» **O que se pede**
Pode reproduzir na íntegra, sem qualquer alteração, o texto sobre a manifestação no Terreiro do Paço, deixando de fora o material que o acompanha?

» **Texto fornecido**
++++++

Mobilizados pela indignação contra o sucedido, centenas de jovens que se organizaram espontaneamente em 24h protestaram na segunda-feira em frente ao Ministério da Administração Interna no Terreiro do Paço – a PSP estimou 300. Na Avenida da Liberdade, por onde seguiram, os ânimos aqueceram. A PSP acusou-os de atirar pedras; manifestantes queixaram-se da acção da polícia. “Não sei, não vi como fui atingido. Estávamos a subir, afastaram-se todos. Só senti a bala a acertar", contou ao PÚBLICO Júnior Dias, 18 anos, que tinha um ferimento no centro da testa.
Entretanto, na noite de segunda-feira foram incendiados quatro carros na Póvoa de Santo Adrião e em Odivelas, 11 caixotes do lixo foram destruídos e outras cinco viaturas danificadas em Loures num ataque que a PSP classificou em comunicado de “vandalismo”, juntando um outro episódio que ocorreu na madrugada de terça-feira na esquadra da Bela Vista, em Setúbal, atingida com três cocktails molotov – a polícia sublinhou, porém, que estes últimos incidentes não estavam ligados à manifestação.

++++++

» **Excertos do material**
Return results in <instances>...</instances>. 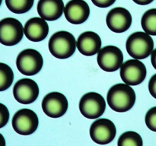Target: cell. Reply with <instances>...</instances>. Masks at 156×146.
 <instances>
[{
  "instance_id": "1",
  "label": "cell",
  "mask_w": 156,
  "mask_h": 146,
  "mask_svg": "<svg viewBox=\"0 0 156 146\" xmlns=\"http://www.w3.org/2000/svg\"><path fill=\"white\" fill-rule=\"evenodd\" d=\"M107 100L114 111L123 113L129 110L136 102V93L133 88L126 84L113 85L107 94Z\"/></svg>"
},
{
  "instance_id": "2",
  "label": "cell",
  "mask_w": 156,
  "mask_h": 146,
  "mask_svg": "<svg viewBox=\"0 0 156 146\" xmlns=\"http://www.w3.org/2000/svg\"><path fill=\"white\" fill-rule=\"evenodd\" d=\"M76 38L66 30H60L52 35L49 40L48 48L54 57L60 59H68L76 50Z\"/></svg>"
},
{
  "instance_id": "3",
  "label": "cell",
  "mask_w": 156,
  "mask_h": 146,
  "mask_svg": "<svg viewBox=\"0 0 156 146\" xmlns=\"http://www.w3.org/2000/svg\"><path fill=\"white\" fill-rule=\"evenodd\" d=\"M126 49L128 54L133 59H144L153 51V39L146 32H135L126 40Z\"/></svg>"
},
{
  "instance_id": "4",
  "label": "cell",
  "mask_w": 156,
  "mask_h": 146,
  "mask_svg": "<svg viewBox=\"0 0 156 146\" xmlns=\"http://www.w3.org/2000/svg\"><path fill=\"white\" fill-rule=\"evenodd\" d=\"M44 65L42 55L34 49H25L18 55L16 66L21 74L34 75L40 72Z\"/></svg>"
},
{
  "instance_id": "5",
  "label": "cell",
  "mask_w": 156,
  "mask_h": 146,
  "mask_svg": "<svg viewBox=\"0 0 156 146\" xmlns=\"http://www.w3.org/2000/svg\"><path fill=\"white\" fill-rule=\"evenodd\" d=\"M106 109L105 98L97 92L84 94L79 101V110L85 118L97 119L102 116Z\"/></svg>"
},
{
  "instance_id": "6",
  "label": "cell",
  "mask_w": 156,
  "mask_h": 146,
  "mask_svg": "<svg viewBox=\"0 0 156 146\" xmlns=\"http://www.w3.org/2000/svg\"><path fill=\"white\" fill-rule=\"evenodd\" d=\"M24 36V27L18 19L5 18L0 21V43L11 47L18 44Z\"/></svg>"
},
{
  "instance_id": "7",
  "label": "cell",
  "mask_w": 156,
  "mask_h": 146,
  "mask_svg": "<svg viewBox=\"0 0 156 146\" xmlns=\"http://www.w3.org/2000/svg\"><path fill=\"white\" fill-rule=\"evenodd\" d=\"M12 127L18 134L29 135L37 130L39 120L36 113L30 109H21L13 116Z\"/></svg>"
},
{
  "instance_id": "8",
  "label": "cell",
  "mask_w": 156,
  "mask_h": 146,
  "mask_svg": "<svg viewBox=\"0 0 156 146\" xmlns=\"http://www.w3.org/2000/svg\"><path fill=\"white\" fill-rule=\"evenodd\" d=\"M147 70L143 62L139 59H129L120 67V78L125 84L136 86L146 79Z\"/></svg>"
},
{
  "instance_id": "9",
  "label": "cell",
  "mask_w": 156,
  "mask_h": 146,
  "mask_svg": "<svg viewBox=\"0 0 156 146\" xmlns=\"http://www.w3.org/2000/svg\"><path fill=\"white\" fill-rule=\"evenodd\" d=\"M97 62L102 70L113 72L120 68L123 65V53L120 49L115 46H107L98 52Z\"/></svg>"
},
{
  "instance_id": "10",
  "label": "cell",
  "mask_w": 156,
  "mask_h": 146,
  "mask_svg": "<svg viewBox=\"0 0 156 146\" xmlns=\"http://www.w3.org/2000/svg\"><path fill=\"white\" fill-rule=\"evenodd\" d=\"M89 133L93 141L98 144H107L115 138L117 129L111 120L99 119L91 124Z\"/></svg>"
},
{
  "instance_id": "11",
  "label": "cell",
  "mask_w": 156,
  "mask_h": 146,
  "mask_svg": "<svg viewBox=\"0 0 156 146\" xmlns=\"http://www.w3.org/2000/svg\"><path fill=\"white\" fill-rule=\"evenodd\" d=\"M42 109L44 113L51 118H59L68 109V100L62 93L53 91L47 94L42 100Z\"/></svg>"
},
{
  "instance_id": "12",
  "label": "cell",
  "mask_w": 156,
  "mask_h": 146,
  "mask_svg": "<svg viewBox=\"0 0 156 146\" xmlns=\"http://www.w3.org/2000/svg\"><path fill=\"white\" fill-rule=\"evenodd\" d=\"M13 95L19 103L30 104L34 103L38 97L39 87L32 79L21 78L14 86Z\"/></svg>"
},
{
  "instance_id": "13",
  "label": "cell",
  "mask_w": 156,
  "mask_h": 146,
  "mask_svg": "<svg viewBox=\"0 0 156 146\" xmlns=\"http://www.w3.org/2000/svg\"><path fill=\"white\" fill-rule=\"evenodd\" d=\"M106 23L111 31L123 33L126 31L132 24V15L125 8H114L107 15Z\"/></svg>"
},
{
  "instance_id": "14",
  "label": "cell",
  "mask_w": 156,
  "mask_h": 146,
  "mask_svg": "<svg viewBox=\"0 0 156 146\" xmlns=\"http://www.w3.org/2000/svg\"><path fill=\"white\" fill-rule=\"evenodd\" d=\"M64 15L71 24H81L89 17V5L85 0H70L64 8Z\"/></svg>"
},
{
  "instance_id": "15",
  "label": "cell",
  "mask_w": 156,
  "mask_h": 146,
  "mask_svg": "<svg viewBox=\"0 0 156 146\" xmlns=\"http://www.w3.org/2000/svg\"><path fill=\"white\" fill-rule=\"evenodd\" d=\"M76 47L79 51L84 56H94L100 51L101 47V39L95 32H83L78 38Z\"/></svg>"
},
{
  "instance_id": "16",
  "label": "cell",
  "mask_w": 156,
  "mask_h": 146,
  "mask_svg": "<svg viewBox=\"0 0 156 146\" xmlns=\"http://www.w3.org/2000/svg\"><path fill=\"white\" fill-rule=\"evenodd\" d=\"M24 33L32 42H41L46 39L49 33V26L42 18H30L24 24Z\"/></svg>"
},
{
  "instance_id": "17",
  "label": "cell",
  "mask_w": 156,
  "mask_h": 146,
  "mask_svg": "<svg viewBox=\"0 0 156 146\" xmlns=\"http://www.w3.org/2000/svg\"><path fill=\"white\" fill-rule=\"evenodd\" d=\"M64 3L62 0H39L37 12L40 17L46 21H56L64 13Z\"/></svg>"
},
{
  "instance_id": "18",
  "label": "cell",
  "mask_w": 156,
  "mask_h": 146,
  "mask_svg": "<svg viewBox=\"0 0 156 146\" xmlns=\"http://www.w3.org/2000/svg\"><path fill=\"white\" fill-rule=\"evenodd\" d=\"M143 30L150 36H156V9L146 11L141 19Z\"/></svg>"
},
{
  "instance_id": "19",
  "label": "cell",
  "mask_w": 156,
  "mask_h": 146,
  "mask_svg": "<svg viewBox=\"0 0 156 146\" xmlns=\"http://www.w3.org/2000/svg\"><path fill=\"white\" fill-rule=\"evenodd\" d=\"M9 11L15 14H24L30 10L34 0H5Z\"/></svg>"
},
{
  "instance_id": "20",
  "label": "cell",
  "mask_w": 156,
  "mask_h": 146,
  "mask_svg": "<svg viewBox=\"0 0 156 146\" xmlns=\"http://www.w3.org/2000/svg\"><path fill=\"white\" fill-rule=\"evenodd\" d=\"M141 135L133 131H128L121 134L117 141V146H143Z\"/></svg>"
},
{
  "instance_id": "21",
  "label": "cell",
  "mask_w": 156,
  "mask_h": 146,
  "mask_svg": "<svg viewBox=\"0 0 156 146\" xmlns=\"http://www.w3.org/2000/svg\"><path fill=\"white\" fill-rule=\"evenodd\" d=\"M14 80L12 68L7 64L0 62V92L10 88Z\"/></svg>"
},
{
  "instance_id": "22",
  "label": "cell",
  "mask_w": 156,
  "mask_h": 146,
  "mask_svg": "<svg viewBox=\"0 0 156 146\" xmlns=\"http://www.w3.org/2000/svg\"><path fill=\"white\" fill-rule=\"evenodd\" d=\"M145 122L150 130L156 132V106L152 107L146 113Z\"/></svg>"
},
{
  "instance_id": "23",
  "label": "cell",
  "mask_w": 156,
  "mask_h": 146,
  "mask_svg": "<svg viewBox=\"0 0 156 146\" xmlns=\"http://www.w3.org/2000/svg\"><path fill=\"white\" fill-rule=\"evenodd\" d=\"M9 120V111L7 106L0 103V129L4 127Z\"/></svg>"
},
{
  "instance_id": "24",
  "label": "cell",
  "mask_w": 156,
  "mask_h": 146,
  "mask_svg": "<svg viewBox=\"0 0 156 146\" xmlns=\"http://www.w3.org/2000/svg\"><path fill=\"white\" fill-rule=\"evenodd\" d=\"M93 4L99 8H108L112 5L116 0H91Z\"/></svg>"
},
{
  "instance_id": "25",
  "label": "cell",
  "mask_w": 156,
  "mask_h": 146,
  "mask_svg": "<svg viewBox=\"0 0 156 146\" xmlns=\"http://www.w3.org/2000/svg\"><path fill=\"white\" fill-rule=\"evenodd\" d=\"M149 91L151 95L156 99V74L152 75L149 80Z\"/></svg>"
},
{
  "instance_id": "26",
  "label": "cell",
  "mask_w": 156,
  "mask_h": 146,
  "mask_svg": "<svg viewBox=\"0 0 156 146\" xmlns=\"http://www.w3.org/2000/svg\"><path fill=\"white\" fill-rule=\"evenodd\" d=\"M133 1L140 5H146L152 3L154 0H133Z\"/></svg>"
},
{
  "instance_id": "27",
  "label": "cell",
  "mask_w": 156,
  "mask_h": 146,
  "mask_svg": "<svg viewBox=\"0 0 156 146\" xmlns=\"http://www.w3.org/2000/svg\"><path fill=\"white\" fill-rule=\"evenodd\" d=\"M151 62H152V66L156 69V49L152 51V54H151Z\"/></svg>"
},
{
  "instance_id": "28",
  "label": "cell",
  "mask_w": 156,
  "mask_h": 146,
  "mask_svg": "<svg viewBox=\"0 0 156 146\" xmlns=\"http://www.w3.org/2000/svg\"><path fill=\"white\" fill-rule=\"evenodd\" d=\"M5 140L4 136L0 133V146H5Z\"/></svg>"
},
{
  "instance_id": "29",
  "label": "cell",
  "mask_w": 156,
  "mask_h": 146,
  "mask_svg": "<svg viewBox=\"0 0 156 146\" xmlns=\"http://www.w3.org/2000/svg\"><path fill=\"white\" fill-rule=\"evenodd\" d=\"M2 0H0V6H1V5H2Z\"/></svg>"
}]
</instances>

++++++

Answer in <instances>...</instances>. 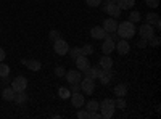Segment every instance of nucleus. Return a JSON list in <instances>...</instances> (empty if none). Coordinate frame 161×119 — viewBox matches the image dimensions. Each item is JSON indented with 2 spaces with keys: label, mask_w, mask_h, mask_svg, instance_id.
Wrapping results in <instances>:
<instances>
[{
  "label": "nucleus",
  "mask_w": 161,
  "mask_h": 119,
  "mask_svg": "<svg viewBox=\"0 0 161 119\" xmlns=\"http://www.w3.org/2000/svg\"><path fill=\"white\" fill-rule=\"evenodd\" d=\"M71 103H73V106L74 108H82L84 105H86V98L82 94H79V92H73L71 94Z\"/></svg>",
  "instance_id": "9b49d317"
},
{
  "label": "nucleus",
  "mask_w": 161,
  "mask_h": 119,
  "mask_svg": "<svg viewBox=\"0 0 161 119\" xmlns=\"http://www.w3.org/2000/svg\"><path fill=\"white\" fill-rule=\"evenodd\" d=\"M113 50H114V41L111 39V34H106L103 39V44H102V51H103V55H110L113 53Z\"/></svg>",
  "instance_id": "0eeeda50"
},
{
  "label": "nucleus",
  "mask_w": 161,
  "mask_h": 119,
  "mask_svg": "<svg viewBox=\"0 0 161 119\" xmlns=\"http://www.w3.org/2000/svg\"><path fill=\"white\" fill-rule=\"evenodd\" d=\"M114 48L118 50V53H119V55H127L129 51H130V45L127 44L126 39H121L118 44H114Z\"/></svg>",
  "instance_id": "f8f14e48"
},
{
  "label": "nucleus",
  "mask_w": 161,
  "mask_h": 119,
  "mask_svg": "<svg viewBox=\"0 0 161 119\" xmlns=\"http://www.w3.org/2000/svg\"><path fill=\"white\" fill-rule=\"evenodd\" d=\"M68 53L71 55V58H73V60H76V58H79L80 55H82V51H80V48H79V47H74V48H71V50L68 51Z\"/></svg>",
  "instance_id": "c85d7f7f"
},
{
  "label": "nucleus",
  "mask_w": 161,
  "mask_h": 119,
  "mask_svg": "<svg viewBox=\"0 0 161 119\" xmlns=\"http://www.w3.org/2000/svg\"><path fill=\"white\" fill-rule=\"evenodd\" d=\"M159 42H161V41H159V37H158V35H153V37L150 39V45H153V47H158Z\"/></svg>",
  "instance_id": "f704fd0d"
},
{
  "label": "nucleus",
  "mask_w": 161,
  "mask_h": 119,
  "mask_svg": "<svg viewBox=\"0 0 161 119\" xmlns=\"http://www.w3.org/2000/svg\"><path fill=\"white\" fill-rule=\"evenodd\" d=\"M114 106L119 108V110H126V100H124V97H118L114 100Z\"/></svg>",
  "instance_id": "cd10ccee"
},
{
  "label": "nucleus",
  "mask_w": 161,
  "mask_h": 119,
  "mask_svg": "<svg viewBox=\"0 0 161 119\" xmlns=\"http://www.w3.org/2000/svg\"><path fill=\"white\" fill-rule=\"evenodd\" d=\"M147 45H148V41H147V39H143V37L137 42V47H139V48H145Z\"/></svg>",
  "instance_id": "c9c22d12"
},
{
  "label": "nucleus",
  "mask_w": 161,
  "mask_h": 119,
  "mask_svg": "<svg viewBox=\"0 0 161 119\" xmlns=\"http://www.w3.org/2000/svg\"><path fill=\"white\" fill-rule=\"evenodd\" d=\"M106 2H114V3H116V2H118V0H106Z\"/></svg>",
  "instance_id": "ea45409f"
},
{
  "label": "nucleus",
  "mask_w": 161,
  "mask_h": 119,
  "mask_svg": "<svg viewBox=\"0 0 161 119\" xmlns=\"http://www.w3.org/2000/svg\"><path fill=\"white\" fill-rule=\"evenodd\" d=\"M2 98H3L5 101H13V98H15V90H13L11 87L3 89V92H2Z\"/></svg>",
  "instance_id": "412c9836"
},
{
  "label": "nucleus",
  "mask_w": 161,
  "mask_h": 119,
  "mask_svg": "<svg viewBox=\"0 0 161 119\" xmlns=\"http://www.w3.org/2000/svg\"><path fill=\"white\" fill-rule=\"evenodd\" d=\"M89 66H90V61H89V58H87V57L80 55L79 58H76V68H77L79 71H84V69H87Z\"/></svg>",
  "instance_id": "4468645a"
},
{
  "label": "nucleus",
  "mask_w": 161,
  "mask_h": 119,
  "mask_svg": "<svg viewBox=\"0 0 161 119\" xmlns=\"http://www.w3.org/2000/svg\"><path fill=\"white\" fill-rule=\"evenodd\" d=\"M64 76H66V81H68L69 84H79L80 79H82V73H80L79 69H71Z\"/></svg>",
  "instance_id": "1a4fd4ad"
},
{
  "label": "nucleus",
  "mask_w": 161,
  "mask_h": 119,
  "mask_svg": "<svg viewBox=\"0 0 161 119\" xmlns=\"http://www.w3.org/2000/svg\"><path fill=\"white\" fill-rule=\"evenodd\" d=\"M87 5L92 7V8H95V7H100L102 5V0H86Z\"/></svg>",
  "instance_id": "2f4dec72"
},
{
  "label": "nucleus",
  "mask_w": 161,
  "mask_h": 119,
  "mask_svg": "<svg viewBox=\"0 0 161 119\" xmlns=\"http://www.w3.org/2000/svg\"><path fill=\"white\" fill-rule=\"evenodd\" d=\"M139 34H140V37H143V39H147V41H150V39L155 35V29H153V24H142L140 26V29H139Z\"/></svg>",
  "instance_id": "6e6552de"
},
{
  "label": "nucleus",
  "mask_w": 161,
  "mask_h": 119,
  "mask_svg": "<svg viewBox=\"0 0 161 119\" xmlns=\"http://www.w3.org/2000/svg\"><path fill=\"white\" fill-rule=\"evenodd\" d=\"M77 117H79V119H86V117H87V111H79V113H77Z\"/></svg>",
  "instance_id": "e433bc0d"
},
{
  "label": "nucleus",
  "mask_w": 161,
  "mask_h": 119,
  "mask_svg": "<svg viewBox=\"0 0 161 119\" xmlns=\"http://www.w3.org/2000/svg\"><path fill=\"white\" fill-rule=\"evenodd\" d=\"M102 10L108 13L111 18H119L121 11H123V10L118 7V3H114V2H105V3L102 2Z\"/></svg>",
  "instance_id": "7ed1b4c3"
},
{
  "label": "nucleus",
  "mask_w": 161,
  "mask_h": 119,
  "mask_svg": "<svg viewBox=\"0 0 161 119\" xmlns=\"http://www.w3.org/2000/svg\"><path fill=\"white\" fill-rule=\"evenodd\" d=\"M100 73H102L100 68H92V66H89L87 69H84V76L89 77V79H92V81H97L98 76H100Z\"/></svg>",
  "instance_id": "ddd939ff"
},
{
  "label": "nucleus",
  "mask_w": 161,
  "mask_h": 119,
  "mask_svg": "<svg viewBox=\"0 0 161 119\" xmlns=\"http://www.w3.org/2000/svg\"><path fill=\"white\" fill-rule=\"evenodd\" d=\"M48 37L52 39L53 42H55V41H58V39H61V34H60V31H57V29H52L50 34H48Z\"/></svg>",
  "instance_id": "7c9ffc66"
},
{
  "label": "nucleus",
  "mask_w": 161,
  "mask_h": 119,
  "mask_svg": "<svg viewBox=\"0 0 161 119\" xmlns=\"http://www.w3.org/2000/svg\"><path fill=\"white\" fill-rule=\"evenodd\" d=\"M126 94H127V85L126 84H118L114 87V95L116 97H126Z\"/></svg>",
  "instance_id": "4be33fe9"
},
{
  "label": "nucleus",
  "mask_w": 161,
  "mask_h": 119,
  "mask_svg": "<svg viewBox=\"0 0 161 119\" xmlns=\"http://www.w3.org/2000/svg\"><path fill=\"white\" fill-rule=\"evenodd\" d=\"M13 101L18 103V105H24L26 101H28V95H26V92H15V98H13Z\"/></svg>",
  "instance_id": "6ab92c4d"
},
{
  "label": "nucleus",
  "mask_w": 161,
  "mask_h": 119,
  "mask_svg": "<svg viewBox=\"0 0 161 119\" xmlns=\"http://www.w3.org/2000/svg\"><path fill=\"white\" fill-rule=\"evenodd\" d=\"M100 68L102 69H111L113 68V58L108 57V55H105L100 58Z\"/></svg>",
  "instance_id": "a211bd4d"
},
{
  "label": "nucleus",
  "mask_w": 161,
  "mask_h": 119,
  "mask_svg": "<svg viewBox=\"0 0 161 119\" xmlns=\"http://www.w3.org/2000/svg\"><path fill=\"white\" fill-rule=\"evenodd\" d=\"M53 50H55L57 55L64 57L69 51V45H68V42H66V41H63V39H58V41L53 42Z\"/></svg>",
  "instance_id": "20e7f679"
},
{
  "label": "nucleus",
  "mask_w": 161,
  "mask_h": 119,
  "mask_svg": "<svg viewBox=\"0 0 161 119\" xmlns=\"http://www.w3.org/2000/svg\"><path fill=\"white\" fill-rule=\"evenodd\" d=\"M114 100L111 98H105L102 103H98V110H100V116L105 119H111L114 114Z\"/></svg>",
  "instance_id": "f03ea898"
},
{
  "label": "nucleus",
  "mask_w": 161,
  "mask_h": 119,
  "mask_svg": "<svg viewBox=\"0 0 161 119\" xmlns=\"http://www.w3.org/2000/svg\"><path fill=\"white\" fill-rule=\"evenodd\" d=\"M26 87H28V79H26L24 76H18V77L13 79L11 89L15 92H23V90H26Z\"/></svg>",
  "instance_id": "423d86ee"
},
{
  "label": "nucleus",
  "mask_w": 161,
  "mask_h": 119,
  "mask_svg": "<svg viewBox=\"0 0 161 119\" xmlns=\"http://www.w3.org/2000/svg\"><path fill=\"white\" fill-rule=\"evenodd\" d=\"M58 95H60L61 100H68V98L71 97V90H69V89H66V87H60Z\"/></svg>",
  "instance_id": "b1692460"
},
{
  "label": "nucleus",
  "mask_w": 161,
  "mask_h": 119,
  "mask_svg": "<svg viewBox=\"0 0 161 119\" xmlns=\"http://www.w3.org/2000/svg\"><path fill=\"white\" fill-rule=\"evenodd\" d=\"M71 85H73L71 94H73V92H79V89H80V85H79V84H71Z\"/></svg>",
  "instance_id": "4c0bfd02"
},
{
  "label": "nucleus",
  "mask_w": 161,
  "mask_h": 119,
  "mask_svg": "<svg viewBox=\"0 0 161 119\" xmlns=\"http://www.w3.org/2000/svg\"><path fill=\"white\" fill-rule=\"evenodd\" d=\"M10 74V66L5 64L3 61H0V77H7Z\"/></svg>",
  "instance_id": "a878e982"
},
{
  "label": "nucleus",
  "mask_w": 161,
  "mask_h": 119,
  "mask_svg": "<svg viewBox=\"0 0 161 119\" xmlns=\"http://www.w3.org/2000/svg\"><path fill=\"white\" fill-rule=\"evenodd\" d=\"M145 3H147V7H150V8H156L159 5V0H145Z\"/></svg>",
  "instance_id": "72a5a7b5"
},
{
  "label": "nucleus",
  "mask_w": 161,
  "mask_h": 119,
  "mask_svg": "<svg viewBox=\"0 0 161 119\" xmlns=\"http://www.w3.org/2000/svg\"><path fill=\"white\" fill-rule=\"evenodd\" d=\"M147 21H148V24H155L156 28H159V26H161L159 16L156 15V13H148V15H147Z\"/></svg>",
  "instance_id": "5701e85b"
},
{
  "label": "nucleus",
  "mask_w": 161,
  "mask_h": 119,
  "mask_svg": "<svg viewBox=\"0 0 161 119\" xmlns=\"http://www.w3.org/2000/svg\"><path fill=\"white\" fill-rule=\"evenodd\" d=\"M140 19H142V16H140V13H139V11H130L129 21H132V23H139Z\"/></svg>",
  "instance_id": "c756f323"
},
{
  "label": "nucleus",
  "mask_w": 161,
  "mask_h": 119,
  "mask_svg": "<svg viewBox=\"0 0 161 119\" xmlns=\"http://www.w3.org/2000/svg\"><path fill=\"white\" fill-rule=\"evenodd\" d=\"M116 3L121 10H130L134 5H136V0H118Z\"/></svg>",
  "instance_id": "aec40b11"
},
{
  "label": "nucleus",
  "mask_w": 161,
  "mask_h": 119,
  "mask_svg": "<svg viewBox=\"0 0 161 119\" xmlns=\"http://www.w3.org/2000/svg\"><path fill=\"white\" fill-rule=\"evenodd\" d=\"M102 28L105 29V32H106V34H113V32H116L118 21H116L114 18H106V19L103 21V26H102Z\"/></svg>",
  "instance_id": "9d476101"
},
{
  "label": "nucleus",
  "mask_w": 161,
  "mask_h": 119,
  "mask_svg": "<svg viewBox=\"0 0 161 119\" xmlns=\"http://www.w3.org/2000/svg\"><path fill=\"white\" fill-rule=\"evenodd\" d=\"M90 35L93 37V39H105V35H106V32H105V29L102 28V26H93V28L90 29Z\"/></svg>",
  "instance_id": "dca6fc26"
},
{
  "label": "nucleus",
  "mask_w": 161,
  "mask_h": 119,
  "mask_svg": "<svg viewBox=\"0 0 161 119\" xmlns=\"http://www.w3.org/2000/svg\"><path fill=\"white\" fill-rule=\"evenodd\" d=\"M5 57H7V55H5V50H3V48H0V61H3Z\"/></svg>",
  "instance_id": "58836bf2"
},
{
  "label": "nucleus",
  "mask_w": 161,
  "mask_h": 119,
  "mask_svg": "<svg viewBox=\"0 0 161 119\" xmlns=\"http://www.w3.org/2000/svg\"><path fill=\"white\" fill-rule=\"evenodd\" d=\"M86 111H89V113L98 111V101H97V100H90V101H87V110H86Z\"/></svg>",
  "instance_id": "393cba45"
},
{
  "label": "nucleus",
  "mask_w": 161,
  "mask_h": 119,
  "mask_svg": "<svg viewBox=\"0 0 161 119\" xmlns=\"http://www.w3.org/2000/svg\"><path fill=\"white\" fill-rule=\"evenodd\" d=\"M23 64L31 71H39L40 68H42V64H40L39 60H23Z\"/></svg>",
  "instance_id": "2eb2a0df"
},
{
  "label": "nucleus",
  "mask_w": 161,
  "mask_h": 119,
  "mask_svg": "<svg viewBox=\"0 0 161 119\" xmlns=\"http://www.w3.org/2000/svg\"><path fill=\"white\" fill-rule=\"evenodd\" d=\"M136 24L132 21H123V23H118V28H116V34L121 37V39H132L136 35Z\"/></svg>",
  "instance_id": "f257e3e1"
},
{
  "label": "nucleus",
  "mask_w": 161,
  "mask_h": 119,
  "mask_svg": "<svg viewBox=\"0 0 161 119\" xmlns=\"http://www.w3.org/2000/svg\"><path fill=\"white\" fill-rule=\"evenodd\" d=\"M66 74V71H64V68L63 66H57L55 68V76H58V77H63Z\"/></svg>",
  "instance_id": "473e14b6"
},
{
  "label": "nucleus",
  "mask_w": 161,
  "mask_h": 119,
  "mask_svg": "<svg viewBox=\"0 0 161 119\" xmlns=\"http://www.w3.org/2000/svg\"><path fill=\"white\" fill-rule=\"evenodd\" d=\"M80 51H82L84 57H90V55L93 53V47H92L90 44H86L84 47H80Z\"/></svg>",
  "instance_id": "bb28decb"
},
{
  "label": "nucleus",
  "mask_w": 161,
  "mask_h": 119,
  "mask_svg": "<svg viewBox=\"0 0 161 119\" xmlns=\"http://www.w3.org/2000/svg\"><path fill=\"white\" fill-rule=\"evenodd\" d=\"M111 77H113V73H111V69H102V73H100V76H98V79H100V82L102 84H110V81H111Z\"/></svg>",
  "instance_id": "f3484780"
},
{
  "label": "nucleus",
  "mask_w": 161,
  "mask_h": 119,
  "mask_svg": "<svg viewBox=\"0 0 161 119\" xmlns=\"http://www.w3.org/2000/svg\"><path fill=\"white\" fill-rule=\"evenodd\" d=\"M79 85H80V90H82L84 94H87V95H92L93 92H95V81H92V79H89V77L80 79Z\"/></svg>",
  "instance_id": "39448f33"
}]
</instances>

++++++

» **Resposta ao problema**
Mobilizados pela indignação contra o sucedido, centenas de jovens que se organizaram espontaneamente em 24h protestaram na segunda-feira em frente ao Ministério da Administração Interna no Terreiro do Paço – a PSP estimou 300. Na Avenida da Liberdade, por onde seguiram, os ânimos aqueceram. A PSP acusou-os de atirar pedras; manifestantes queixaram-se da acção da polícia. “Não sei, não vi como fui atingido. Estávamos a subir, afastaram-se todos. Só senti a bala a acertar", contou ao PÚBLICO Júnior Dias, 18 anos, que tinha um ferimento no centro da testa.
Entretanto, na noite de segunda-feira foram incendiados quatro carros na Póvoa de Santo Adrião e em Odivelas, 11 caixotes do lixo foram destruídos e outras cinco viaturas danificadas em Loures num ataque que a PSP classificou em comunicado de “vandalismo”, juntando um outro episódio que ocorreu na madrugada de terça-feira na esquadra da Bela Vista, em Setúbal, atingida com três cocktails molotov – a polícia sublinhou, porém, que estes últimos incidentes não estavam ligados à manifestação.